## TEXT SECTION
April 14-15, 2003
Sheraton New Orleans Hotel
New Orleans, Louisiana

Conference Overview


The issue of education and human capital development has held a high position on the national domestic policy agenda in recent years. Earlier this year, President Bush signed the No Child Left Behind Act into law, creating a new era of increased school accountability by evaluating student performance annually, providing additional resources to failing schools, sanctioning schools that fail to improve, and allowing greater parental school choice. Many States have already initiated a series of education policy reforms, including test-based school assessment, school restructuring, and statewide funding equalization.

The education reforms taking place across the nation are intended in large part to ensure that our public schools adequately prepare their students for the changed economic climate in which we now live. Due to the increased integration of computer and information technologies into the workplace, and the expanded need for workers with analytical, mathematical, and verbal skills, the demand for better-educated workers is accelerating. As a result, individuals with solid educational credentials, problem-solving capabilities, and technological expertise are in greater demand than ever before. Those who lack these skills are facing a life of unstable employment and low wages.

As successful as these changes may be in many settings, rural schools and communities present a distinctive set of challenges to education reform. Policies predicated on the model of the large urban/suburban school district and high-skill urban economies may have unexpected results-both positive and negative-when translated to the relative isolation, small size, and less-skilled economy of rural areas. Researchers have yet to explore and understand many of the ways in which educational change in rural settings is likely to affect both rural students and the economic and social vitality of their communities. Of particular concern are those rural areas still marked by poorly funded public schools, very low educational attainment, and high levels of economic distress. All of these serve as major obstacles to the educational progress of local youth and local development efforts.

## GOAL OF THE EXERCISE
Can you repeat the conference overview above word for word, between "The education reforms" and "and low wages.", inclusive?

## LISTED ENTRIES
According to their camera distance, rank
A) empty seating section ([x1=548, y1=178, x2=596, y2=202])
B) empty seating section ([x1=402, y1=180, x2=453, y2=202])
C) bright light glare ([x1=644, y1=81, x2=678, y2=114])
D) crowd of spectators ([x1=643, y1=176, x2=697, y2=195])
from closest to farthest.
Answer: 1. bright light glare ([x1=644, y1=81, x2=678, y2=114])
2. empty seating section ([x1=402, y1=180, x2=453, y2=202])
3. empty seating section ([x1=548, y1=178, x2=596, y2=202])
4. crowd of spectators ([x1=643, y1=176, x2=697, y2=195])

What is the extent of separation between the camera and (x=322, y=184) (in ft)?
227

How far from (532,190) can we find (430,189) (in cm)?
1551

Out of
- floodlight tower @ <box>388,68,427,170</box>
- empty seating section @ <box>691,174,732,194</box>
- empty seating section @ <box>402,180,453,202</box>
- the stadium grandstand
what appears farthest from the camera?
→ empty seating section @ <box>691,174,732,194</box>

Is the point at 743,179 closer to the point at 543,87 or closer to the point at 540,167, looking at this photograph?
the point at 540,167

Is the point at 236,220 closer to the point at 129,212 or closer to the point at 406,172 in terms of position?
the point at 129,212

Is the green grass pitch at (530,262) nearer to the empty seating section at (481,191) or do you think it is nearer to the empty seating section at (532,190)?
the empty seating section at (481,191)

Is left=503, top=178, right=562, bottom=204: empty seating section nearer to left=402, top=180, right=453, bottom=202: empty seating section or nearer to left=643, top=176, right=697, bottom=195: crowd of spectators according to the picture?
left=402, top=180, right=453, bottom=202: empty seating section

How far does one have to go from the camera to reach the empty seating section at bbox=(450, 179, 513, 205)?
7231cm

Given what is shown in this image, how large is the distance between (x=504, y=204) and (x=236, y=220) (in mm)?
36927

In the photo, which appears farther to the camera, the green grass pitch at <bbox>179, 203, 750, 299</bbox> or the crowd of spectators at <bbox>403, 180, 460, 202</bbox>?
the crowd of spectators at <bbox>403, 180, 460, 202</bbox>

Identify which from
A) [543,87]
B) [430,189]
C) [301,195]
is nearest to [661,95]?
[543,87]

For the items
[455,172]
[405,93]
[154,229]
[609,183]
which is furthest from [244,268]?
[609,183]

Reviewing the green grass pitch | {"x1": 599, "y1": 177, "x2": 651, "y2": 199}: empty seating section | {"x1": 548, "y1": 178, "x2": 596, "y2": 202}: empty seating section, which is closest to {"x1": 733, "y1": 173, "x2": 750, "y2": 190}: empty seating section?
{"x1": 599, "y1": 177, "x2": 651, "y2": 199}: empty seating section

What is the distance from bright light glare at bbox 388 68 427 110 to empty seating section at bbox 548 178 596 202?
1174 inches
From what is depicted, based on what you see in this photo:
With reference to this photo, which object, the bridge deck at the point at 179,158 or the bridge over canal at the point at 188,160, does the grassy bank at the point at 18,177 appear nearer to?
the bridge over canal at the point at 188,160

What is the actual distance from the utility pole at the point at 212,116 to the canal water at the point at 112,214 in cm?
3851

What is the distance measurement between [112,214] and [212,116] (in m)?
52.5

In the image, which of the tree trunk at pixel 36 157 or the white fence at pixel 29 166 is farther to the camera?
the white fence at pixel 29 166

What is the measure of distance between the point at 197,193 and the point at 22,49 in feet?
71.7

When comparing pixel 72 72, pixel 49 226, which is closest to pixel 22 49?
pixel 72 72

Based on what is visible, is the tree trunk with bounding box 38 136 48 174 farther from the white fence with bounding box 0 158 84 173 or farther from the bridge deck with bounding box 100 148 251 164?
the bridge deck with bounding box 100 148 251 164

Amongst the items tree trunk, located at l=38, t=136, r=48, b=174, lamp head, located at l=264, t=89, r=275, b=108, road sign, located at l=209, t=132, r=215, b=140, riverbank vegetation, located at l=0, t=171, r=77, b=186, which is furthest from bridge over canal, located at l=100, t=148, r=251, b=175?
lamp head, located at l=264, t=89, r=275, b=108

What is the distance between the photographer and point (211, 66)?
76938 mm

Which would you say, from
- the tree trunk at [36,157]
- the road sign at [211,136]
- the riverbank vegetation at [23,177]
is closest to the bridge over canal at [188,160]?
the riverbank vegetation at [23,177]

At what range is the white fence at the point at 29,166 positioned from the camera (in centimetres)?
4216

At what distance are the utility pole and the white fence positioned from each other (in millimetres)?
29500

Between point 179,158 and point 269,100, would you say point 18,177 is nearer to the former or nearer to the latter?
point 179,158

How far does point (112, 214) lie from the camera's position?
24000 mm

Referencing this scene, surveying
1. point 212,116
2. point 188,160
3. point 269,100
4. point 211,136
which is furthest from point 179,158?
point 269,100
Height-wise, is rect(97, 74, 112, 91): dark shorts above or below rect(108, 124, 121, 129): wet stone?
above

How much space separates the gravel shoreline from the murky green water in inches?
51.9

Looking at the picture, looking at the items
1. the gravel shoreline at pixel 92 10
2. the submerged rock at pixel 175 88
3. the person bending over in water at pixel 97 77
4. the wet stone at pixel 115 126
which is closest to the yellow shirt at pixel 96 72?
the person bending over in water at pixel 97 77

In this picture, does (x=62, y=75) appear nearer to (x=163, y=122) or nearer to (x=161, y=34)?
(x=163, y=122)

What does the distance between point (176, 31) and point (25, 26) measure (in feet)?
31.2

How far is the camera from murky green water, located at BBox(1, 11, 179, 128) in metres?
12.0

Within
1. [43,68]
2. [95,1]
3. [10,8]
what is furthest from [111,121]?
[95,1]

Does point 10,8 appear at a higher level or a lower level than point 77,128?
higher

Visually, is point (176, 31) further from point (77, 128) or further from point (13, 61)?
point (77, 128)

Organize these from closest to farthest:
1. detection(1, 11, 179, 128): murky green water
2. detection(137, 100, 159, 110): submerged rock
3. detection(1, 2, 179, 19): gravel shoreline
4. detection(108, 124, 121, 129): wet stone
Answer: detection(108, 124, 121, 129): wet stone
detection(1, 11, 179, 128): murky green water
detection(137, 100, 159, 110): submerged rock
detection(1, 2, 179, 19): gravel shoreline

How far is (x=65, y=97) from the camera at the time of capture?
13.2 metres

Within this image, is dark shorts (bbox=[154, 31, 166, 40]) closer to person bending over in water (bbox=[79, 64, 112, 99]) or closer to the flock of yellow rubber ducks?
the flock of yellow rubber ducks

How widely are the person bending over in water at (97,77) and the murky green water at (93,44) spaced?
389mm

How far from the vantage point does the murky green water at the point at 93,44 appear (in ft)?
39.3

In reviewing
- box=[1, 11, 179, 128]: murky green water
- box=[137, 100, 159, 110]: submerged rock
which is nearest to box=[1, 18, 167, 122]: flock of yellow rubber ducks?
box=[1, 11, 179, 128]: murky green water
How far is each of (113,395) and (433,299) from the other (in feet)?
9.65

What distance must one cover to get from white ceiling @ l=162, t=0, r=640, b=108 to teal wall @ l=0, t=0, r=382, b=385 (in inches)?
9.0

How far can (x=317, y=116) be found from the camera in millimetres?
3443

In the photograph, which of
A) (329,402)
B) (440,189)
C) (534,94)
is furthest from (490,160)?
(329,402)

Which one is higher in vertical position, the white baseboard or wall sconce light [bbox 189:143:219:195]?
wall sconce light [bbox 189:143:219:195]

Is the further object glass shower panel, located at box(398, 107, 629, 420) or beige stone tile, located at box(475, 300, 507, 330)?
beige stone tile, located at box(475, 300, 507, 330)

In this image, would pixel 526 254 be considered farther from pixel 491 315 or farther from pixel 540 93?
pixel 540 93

## ANSWER IN FULL
The education reforms taking place across the nation are intended in large part to ensure that our public schools adequately prepare their students for the changed economic climate in which we now live. Due to the increased integration of computer and information technologies into the workplace, and the expanded need for workers with analytical, mathematical, and verbal skills, the demand for better-educated workers is accelerating. As a result, individuals with solid educational credentials, problem-solving capabilities, and technological expertise are in greater demand than ever before. Those who lack these skills are facing a life of unstable employment and low wages.